___ KUTIPAN TEKS ___

Saturday, June 17, 2006

Sang Buah Hati

Minggu lalu, milis alumni fisika dikejutkan oleh sebuah berita duka, yaitu meninggalnya 3 orang putra salah seorang rekan kami yang bernama Iman Abdullah. Iman ini yunior saya, 2 angkatan dibawah saya. Namun saya kenal cukup akrab karena sama-sama aktif di himpunan dan Salman. Masih terbayang jelas dalam ingatan saya rupa imut Iman yang selalu tersenyum dan ceria, juga bagaimana sholeh dan alimnya dia. Iman biasa memanggil saya dengan sebutan teh Ully (dari kata teteh atau kakak dalam bahasa sunda).

Karena itu, betapa terkejutnya saya ketika membaca berita itu. Tak terbayang rasanya, jangankan kehilangan 3 anak sekaligus, 1 anak saja pasti sudah dalam sekali kedukaan yang dirasakan. Yang lebih mencengangkan, belakangan ada berita yang mengindikasikan bahwa ketiga anak yang sedang lucu-lucunya itu bukan meninggal karena sakit atau kecelakaan, melainkan karena dibunuh oleh ibunda mereka sendiri, orang yang merasakan beratnya mengandung dan sakitnya melahirkan ketiga anak tersebut! Ini berita yang saya cuplik dari republika online:

Kasih Ibu Berujung Petaka

Air mata, tampaknya tak lagi dimiliki Iman Abdullah setelah peristiwa itu. Habis terkuras kepedihan yang dialaminya. Tiga anak, buah hati yang selama ini menghidupi semangatnya dari hari ke hari, punah dalam waktu bersamaan. Yang lebih menggiriskan, semua itu kemungkinan besar dilakukan belahan jiwanya yang lain, sang istri, Anik Koriah.

___ CATATAN TERSIMPAN ___

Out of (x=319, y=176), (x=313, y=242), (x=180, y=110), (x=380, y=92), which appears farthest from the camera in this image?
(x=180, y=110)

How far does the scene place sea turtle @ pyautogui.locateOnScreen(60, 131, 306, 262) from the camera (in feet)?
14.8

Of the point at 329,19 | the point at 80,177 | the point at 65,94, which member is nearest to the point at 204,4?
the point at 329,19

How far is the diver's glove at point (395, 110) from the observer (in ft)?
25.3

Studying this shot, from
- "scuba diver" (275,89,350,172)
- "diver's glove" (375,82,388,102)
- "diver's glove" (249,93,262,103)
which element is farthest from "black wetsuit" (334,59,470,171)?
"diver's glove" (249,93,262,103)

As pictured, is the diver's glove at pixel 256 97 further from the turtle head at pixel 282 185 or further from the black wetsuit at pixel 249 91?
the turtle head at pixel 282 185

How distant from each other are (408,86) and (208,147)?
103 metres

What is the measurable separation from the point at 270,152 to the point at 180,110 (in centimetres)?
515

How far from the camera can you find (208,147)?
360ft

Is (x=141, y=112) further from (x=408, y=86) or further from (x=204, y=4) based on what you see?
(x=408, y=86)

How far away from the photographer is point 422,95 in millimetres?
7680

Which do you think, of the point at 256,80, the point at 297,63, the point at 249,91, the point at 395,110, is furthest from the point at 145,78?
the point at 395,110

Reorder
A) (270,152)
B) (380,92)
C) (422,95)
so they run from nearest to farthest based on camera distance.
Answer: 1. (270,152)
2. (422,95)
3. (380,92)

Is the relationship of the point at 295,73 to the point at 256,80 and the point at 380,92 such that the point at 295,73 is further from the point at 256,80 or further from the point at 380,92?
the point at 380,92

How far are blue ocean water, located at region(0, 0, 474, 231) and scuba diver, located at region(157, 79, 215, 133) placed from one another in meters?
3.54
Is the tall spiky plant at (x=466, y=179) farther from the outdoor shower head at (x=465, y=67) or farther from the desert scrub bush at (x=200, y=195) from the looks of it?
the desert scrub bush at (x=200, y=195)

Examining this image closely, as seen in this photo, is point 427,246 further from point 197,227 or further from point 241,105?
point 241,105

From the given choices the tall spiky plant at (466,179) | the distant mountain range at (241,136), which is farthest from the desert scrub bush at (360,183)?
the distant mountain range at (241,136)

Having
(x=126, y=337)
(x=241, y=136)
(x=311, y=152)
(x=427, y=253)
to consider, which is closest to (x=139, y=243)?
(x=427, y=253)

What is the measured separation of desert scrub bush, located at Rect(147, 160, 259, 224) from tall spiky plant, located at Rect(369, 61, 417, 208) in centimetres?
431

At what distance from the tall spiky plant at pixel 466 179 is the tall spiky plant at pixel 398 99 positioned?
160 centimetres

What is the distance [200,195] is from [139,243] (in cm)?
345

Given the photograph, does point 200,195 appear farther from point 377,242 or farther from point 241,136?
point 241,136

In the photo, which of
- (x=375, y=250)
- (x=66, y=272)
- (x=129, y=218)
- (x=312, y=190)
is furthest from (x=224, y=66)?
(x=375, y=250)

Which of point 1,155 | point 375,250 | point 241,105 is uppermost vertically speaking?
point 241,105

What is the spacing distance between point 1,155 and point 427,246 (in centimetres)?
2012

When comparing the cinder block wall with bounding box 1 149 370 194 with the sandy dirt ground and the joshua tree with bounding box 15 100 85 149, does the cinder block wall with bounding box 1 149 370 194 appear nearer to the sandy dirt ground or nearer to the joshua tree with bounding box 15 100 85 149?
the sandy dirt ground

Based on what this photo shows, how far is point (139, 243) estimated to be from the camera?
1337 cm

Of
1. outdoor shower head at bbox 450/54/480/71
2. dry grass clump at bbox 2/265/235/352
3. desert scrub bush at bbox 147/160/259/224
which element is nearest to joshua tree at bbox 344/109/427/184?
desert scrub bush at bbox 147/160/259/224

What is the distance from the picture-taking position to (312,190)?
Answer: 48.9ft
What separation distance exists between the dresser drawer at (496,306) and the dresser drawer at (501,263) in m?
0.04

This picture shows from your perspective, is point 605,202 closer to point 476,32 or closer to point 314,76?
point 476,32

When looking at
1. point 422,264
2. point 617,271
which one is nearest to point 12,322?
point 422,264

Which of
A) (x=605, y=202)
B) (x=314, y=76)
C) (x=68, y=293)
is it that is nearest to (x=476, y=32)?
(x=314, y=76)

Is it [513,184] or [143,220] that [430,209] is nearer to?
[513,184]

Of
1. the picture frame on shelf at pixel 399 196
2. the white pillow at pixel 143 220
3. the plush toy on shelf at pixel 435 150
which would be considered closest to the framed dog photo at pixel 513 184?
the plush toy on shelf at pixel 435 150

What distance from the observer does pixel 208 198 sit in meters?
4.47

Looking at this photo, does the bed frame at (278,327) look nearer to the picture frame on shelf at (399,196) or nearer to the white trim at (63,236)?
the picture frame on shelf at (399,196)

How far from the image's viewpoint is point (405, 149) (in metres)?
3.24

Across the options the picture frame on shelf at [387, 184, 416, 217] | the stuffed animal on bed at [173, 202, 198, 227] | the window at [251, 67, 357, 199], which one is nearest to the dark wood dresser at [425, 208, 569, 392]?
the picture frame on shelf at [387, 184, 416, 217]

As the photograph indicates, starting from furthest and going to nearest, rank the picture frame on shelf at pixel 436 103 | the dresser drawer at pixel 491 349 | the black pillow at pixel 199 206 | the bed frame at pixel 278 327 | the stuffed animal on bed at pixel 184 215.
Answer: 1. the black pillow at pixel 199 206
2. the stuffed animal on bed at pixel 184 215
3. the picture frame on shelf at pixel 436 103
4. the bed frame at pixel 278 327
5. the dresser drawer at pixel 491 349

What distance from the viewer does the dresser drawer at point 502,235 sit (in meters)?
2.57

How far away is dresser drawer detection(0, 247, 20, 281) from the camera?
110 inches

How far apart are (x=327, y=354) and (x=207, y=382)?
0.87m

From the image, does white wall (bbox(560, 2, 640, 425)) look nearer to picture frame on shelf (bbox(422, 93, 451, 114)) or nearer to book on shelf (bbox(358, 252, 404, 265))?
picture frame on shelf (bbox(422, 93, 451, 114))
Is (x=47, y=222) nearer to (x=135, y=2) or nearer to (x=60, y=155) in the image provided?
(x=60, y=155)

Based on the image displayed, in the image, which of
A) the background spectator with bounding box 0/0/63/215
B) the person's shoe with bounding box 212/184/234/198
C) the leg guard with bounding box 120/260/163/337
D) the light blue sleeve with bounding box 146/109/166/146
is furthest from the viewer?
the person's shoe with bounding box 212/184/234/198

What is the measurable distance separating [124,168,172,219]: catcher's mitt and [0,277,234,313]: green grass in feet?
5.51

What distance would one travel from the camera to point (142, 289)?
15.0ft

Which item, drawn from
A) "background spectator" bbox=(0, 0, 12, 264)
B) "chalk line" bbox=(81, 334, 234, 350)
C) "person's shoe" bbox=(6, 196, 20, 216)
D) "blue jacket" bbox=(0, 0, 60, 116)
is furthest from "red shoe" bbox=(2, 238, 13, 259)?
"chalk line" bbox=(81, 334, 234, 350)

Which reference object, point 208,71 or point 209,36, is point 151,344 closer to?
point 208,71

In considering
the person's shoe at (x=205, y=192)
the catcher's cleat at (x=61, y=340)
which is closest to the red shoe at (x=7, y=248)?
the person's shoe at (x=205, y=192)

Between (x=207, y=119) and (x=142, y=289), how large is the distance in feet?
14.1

___

LATIHAN — Menurut kutipan teks, berapa angkatan jarak antara Iman Abdullah dan penulis? Catatan tersebut tidak digunakan dalam latihan ini.

JAWABAN — Dua angkatan; Iman berada dua angkatan di bawah penulis.